FWIW, I'm coming around to 1 (maybe 2). Taking things slowly and seeing how the community responds could be good. The nice thing about 1 is it gives us the most flexibility in the future if we see something that needs to change, without breaking anyones code. With 2 and especially 3 we only get one shot.

side note: I'm moving this week so I won't have much time for this other than today. I've written a section in the release notes and basics.rst. I plan to go through the rest of the docs today looking for places where .pipe would be appropriate (there may not be much / any). So I'll open up a PR this afternoon or if someone beats me to it I can do a PR against their branch for the docs.

@tacaswell
Copy link
Contributor

Another idea I have been noodling with but have not written out anywhere yet is for pandas to provide an 'unpack' decorator to throwing data at non-panadas aware code (note really silly name given because I don't want to think about a good name right now)

def unpackify_decorator(func):
    def wrapped(df, column_map, *args, **kwargs):
        for k, v in column_map.items():
            if k in kwargs:
                raise ValueError()
            kwargs[k] = df[v].values
        return func(*args, **kwargs)
    return wrapped

or something similar so the usage with pipe would look like

awarified = unpackify_decorator(ax.scatter)
df.pipe(awarififed, {'x': 'age', 'y': 'total_commit', 'c': 'number_of_projects', 's': 'net_LoC'}, cmap='gray')

Having written this out it might also make sense to have this logic be part of the pipe method.

def pipe(self, func, _pipe_target=None, *args, **kwargs):
    if is_string(_pipe_target):
        kwargs[_pipe_target] = self
        return func(*args, **kwargs)
    elif is_dict(_pipe_target):
        for k, v in _pipe_target.items():
           if k in kwargs:
                raise ValueError()
            kwargs[k] = self[v].values
        return func(*args, **kwargs)
    elif is_tuple(_pipe_target):
        args = tuple(self[k] for k in _pipe_target) + args
        return func(*args, **kwargs)
    else:
        return func(self, *args, **kwargs)

so the uasge would look like

df.pipe(ax.scatter, {'x': 'age', 'y': 'total_commit', 'c': 'net_LoC', 's': 'number_of_projects'}, cmap='gray')

or

df.pipe(ax.scatter, ('age', 'total_commit', 'net_LoC', 'number_of_projects'), cmap='gray')

It is a bit verbose (but I picked a complicated example mapping 4 columns and used really descriptive column names), but it I think captures all of the simple cases for functions. If you want to mix the order of user supplied args and data extracted from df you still have to write a lambda, but doing that in a general way would be ugly to write and very difficult to use.

@tacaswell
Copy link
Contributor

And thinking about this a bit more, having pipe as a stand-alone top-level function broadcast_labeled_data(dict_like, function, _target, *args, **kwargs) is probably a useful thing to have and I want to have a version of that available in mpl.

@shoyer
Copy link
Member

shoyer commented May 18, 2015

@TomAugspurger

To make sure I understand the intent of pipe_func = getattr(func, '__pipe_func__', func), the idea is to leave it up to the function author to decide how it is called, rather than the author of .pipe?

*Data entries*:
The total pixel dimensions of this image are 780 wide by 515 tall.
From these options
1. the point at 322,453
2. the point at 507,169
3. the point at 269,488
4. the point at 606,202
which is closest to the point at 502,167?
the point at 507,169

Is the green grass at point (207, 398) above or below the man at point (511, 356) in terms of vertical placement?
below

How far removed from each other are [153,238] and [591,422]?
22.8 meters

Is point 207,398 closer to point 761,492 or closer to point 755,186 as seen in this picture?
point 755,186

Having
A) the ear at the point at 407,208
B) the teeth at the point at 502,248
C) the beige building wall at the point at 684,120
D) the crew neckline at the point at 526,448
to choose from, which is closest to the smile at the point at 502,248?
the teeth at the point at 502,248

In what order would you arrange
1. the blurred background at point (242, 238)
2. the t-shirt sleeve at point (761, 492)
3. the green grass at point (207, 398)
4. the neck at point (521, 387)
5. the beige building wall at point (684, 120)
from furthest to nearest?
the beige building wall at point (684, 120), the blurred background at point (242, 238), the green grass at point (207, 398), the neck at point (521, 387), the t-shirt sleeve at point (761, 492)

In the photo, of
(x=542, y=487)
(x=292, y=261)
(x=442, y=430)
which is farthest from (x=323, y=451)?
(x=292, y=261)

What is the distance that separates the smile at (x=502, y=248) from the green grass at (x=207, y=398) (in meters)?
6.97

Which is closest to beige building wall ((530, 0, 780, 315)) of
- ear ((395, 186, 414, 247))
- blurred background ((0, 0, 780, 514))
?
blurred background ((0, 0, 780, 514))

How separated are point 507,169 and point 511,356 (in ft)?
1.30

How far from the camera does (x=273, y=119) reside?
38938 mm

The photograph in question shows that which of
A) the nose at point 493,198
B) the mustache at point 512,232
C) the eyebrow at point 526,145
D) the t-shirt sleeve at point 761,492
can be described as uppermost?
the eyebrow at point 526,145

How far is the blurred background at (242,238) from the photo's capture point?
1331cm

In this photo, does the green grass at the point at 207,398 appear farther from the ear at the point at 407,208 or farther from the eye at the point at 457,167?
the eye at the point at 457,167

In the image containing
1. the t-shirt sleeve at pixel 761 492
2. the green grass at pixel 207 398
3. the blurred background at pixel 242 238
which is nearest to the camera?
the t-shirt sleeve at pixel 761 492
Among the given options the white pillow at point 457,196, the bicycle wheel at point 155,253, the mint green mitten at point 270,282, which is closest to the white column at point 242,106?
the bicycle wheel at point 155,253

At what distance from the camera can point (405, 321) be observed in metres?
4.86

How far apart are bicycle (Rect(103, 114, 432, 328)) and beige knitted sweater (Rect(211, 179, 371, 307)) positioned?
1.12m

*Your goal*:
Edit the pandas pipe discussion starting with "Another idea I" and going on through "name right now)", swapping "noodling" for "experimenting". The records have no connection to the pandas pipe discussion.

*Response*:
Another idea I have been experimenting with but have not written out anywhere yet is for pandas to provide an 'unpack' decorator to throwing data at non-panadas aware code (note really silly name given because I don't want to think about a good name right now)